-- start Source --
My view is that we need to take another look at what we’re pursuing. Pining for absolute security is delusional, and we know it. We risk our lives every time we step into our cars — or even just walk down the street — but we insist on the freedom to move around. We’re willing to accept a slight infringement on our liberties as we obey the rules of the road, and we trust others will do the same. We’re not troubled by the probability of ending up mangled while driving to work, but the numbers aren’t unknown (and we’re more than happy to let insurance companies make enormous profits by calculating the odds).

Regarding surveillance, we could search for a similar risk/reward balance. We could determine the “amount of terror” we’re willing to accept and then happily surrender just enough of our privacy to ensure our safety. We could accept a well-defined level of surveillance if we thought it were for a good cause (as in keeping us alive).
-- end Source --
-- start Record set --
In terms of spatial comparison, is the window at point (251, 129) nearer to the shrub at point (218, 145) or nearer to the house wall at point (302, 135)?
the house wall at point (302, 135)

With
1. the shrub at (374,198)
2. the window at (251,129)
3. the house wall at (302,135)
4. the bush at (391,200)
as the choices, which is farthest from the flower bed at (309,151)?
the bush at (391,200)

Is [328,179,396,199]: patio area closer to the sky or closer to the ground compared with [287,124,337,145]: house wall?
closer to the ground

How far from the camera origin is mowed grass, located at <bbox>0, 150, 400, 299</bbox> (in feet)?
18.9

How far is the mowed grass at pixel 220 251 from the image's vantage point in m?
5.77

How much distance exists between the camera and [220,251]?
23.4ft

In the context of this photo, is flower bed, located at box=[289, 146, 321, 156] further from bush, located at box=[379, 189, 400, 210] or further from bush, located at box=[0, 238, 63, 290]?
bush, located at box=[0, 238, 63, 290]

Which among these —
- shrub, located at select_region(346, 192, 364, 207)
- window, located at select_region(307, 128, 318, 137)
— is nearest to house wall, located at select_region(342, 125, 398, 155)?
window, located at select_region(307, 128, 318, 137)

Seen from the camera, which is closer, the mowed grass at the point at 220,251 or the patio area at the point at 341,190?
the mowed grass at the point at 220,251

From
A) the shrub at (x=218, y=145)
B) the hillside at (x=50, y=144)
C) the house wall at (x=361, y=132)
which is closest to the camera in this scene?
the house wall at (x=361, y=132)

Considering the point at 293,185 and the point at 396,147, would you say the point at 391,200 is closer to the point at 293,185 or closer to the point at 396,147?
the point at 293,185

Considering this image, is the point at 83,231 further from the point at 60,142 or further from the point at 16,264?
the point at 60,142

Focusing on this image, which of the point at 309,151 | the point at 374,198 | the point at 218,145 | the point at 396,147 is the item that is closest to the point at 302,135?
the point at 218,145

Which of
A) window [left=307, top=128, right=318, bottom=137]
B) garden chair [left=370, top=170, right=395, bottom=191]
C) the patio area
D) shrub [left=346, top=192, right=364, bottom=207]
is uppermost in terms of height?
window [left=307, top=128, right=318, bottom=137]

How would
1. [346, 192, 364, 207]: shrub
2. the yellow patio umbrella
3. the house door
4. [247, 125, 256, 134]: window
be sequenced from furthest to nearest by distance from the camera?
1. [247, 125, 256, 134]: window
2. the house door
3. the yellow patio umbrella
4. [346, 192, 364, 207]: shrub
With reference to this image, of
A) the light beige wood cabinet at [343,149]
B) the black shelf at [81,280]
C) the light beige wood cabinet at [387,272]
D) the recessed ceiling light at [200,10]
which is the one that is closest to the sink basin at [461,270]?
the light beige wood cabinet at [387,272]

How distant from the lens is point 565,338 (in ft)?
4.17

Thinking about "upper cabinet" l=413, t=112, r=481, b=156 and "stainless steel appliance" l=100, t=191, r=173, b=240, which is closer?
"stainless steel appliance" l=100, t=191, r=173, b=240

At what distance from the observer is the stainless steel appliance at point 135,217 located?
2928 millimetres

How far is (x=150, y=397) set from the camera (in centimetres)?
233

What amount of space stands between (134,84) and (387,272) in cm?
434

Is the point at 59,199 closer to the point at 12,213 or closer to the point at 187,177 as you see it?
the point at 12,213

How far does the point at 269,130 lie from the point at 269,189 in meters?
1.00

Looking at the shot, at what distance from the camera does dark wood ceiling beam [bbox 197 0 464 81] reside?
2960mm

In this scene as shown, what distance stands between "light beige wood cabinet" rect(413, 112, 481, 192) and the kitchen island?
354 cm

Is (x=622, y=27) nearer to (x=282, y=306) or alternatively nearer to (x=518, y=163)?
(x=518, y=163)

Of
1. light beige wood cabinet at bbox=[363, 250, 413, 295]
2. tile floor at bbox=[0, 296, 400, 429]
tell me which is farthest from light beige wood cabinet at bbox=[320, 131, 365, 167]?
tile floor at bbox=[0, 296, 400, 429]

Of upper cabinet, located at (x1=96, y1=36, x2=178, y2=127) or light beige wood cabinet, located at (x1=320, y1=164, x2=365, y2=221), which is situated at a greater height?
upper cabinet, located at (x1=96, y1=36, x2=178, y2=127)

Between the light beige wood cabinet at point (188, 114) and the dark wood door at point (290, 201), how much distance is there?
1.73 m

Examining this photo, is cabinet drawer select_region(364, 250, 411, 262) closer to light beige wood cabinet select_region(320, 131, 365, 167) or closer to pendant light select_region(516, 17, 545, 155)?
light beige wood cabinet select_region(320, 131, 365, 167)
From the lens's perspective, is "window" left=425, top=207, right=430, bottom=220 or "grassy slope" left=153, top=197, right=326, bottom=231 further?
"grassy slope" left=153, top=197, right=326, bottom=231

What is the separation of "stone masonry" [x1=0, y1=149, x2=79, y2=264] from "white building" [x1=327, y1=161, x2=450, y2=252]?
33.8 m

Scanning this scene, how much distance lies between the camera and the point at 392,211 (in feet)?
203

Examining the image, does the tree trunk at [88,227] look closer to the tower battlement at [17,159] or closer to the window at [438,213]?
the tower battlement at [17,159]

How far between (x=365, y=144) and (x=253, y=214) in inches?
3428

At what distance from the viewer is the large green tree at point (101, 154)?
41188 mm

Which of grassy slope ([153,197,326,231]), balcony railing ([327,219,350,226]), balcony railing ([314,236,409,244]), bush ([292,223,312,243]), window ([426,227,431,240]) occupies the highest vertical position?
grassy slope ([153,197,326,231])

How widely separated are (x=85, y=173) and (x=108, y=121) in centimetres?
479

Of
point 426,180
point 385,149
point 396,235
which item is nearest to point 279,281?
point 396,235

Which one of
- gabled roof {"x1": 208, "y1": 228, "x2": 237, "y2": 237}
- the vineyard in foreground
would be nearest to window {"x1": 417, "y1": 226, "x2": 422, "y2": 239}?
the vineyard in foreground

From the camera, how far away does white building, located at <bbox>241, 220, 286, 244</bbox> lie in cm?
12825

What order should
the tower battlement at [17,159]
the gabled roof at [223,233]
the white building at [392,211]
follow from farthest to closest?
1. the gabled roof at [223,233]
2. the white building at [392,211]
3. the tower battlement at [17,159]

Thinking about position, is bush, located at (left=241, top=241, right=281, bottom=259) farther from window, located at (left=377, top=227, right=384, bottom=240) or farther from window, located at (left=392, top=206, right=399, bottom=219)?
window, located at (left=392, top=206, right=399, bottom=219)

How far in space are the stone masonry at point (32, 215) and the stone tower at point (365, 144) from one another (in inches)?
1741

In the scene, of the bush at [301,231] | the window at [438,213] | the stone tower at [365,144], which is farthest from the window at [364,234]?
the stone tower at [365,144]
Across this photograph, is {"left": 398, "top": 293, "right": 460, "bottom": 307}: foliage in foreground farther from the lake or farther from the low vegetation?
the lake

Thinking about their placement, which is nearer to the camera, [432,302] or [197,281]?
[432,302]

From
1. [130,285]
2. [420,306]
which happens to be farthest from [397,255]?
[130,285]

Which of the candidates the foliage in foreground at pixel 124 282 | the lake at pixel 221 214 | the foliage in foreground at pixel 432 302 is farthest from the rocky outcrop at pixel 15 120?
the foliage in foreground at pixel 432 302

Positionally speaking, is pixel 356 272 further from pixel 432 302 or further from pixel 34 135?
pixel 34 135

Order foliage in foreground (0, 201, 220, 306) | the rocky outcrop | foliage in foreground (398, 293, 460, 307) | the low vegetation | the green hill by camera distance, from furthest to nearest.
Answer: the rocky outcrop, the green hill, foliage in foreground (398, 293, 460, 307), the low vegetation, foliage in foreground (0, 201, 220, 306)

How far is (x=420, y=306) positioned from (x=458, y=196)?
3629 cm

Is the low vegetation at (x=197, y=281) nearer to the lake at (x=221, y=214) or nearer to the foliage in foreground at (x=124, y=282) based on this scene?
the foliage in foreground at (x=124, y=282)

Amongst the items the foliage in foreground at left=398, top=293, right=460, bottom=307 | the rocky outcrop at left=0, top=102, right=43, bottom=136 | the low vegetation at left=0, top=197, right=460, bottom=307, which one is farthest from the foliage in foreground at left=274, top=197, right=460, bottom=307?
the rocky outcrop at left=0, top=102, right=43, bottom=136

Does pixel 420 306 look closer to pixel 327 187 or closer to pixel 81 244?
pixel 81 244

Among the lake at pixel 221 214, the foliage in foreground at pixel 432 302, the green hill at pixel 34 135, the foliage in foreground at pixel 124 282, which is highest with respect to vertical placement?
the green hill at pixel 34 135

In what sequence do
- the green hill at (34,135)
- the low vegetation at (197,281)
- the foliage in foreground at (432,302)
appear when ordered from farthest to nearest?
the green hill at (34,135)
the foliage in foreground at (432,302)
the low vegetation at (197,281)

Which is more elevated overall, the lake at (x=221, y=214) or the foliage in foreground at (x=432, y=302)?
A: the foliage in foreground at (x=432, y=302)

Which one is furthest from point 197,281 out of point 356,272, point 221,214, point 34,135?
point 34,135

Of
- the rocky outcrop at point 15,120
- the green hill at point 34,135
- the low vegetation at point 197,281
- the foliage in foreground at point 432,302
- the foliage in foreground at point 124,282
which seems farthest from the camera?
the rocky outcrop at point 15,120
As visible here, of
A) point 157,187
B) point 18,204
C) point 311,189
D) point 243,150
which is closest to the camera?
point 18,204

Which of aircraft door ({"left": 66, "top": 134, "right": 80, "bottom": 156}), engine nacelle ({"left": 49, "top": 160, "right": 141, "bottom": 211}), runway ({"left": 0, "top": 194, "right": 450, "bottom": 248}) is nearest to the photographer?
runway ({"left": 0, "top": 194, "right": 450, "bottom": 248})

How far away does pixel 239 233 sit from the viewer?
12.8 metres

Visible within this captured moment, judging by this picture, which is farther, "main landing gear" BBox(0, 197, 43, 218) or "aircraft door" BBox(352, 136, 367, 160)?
-- end Record set --
### What this exercise asks
(1) According to the passage on surveillance and security, who makes enormous profits by calculating the odds of being hurt while driving?
(2) Repeat the passage on surveillance and security word for word, beginning at the words "My view is that" and stopping after "calculating the odds).".
(3) Go on with the passage on surveillance and security from the point where it stops.

### Answers per task
(1) Insurance companies.

(2)
My view is that we need to take another look at what we’re pursuing. Pining for absolute security is delusional, and we know it. We risk our lives every time we step into our cars — or even just walk down the street — but we insist on the freedom to move around. We’re willing to accept a slight infringement on our liberties as we obey the rules of the road, and we trust others will do the same. We’re not troubled by the probability of ending up mangled while driving to work, but the numbers aren’t unknown (and we’re more than happy to let insurance companies make enormous profits by calculating the odds).

(3)
Unfortunately, this pleasant-sounding theory doesn’t translate into actual numbers, on either side of the equation. We have actuarial tables for health and automotive matters, but none for terrorism; we have no way of evaluating the odds of, say, a repeat of the 9/11 terrorist attack. And how do you dole out measures of privacy? Even if we could calculate the risk and guarantee a minimum of privacy, imagine that you’re the elected official who has to deliver the message:

In return for guaranteed private communication with members of your immediate family (only), we’ll accept an X% risk of a terrorist attack resulting in Y deaths and Z wounded in the next T months.

In the absence of reliable numbers and courageous government executives, we’re left with an all-or-nothing fortress mentality.

Watching the surveillance exposition unfold, I’m reminded of authoritarian regimes that have come and gone (and, in some cases, come back). I can’t help but think that we’ll coat ourselves in the lubricant of social intercourse: hypocrisy. We’ll think one thing, say another, and pretend to ignore that we’re caught in a bad bargain.